= Beginning of Section =

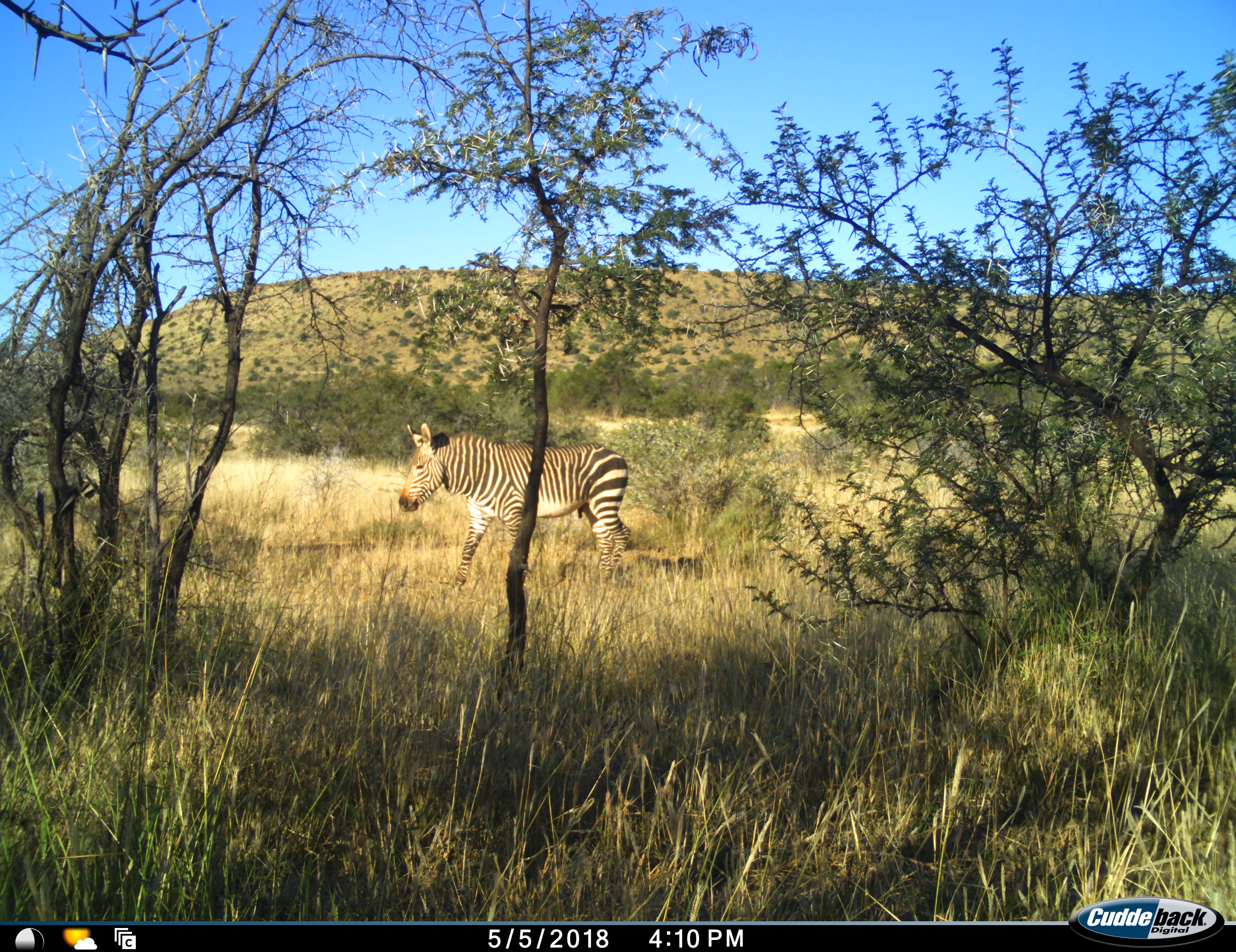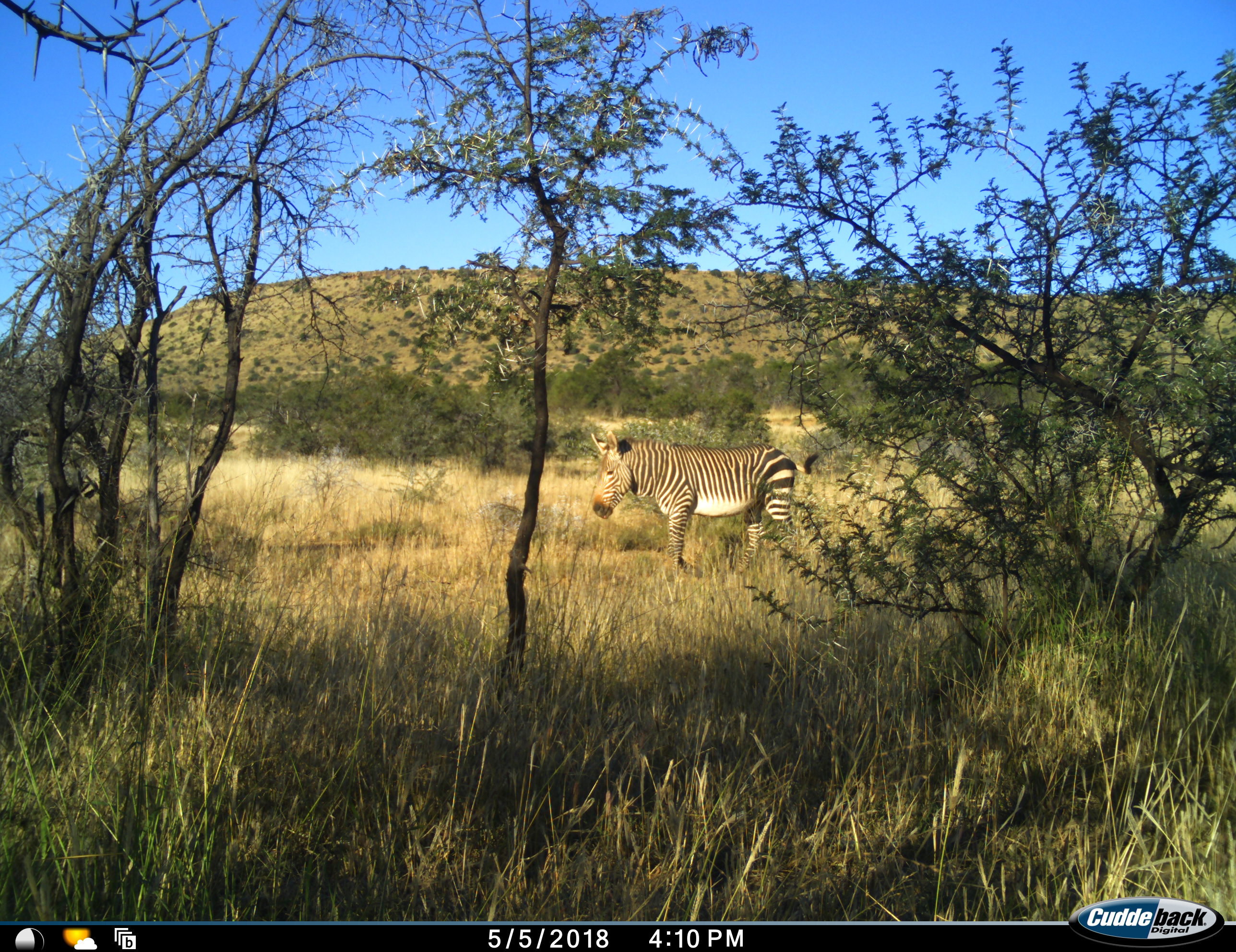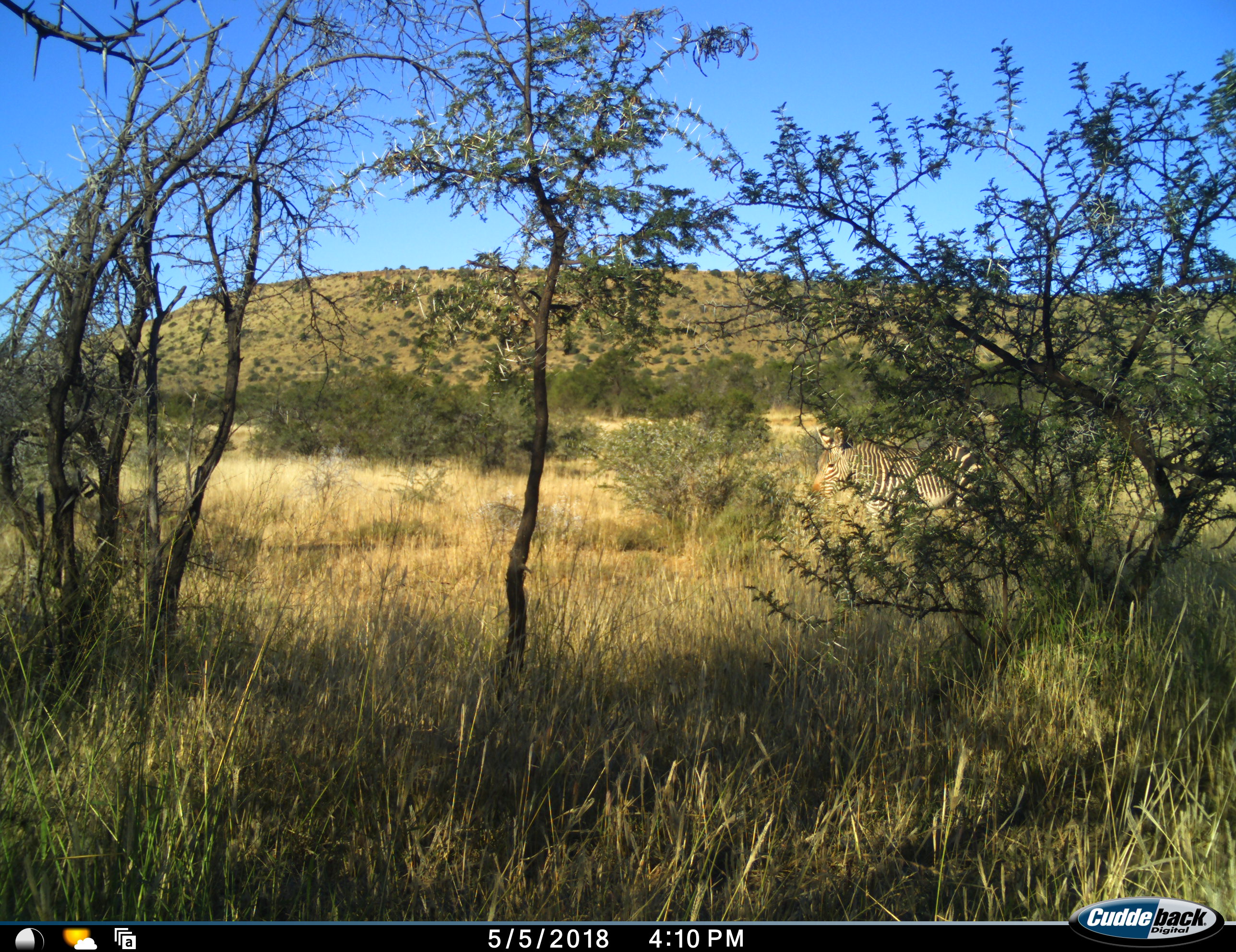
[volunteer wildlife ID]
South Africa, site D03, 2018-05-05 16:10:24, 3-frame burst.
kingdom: Animalia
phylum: Chordata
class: Mammalia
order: Perissodactyla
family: Equidae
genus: Equus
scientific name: Equus zebra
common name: mountain zebra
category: zebramountain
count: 1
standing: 0%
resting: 0%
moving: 100%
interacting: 0%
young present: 0%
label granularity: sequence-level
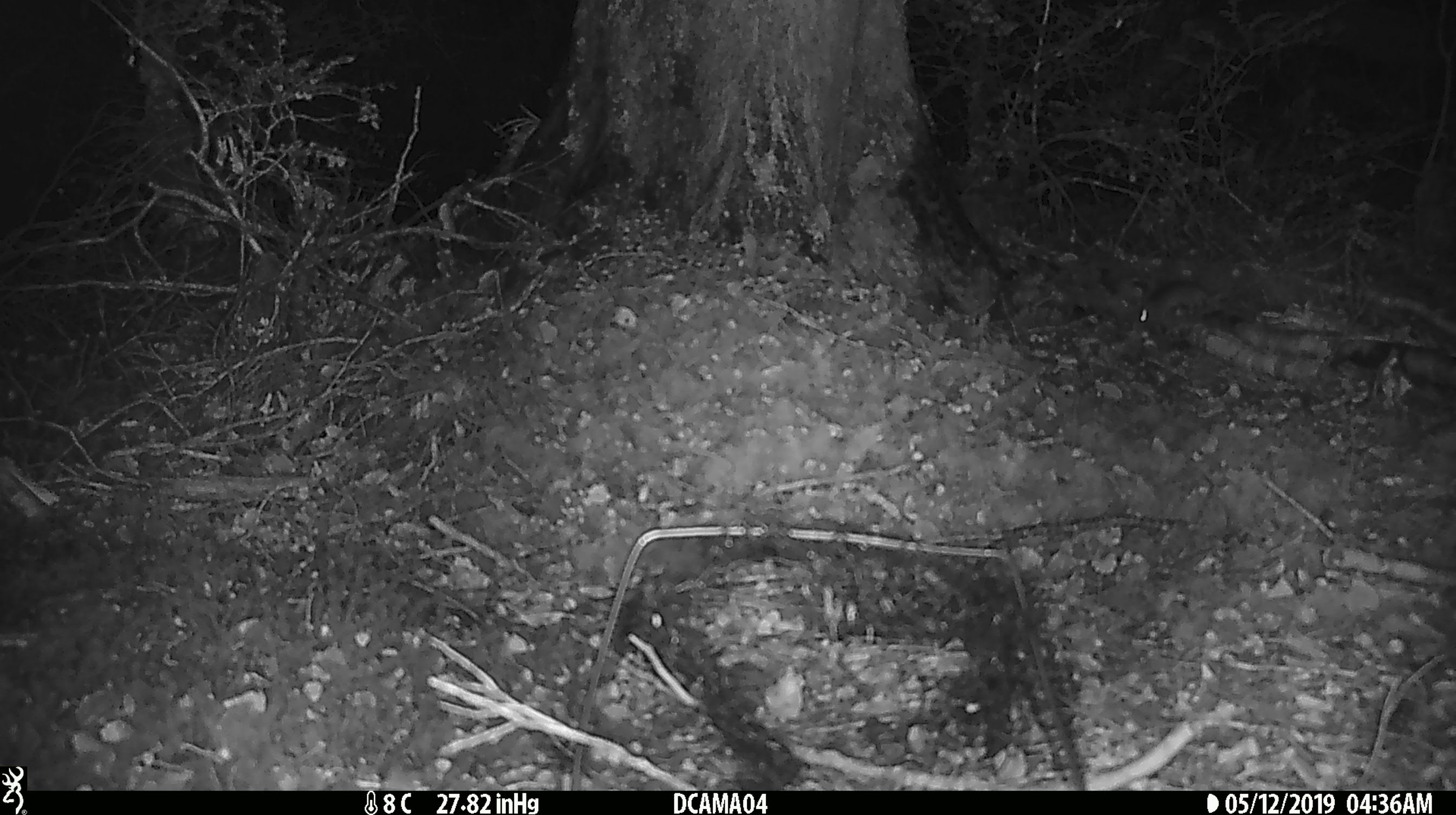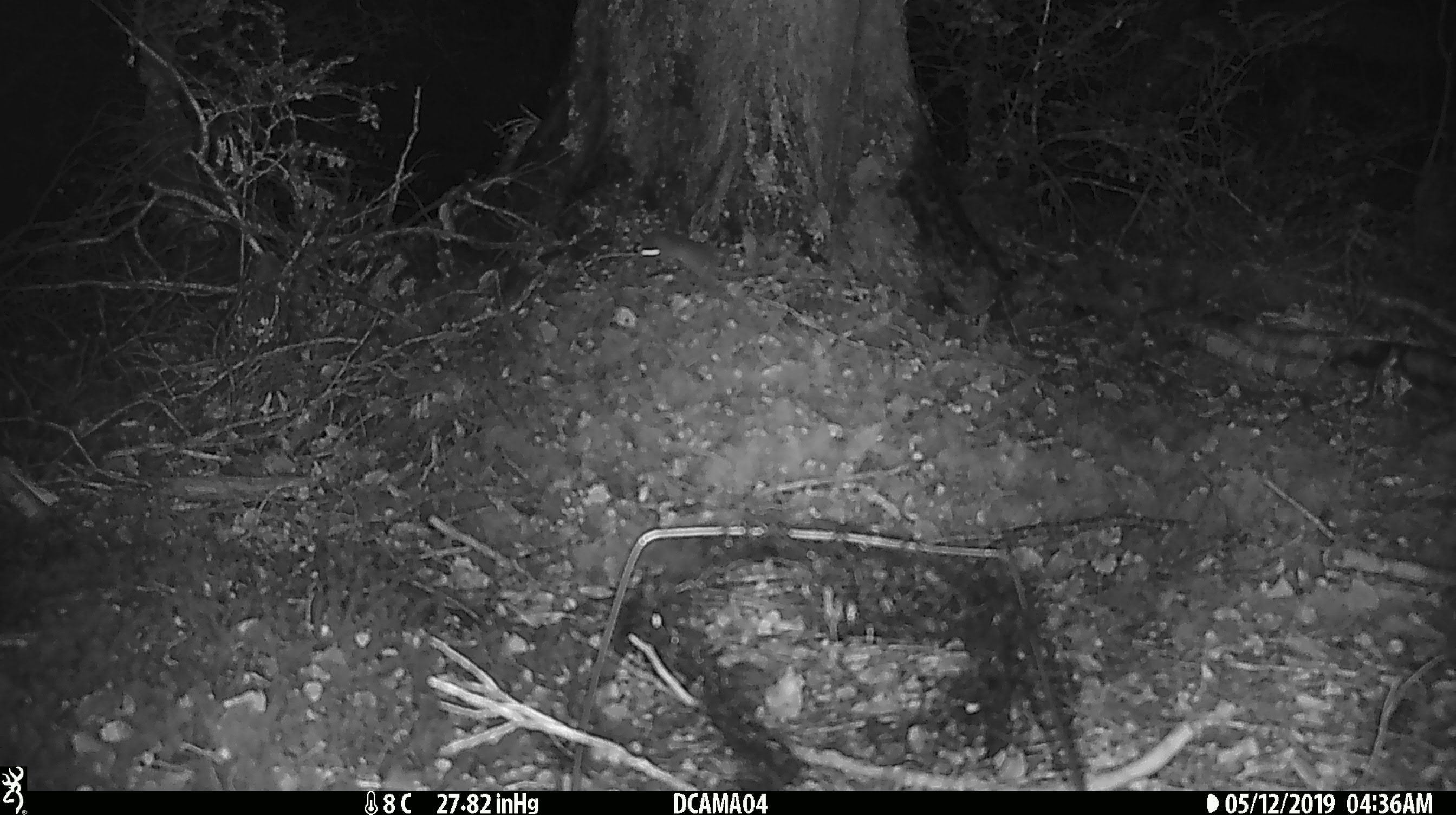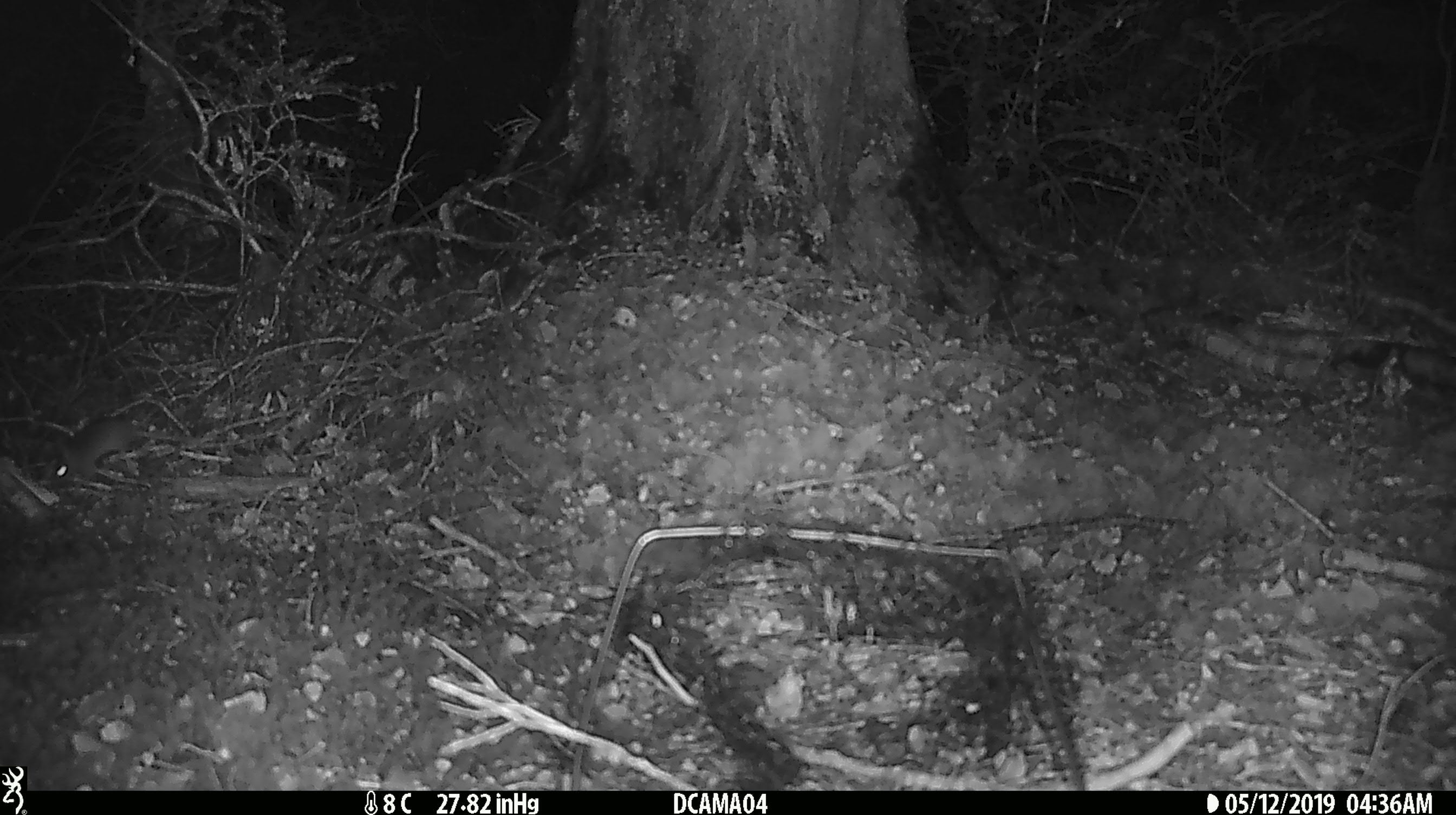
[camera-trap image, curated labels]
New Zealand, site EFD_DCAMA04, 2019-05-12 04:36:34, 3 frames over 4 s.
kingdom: Animalia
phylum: Chordata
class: Mammalia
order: Rodentia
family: Muridae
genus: Mus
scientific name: Mus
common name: mouse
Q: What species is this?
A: Mouse (Mus).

= End of Section =

Your instructions – Copy all of the listing word for word, minus the images.

Output for this task –
[volunteer wildlife ID]
South Africa, site D03, 2018-05-05 16:10:24, 3-frame burst.
kingdom: Animalia
phylum: Chordata
class: Mammalia
order: Perissodactyla
family: Equidae
genus: Equus
scientific name: Equus zebra
common name: mountain zebra
category: zebramountain
count: 1
standing: 0%
resting: 0%
moving: 100%
interacting: 0%
young present: 0%
label granularity: sequence-level
[camera-trap image, curated labels]
New Zealand, site EFD_DCAMA04, 2019-05-12 04:36:34, 3 frames over 4 s.
kingdom: Animalia
phylum: Chordata
class: Mammalia
order: Rodentia
family: Muridae
genus: Mus
scientific name: Mus
common name: mouse
Q: What species is this?
A: Mouse (Mus).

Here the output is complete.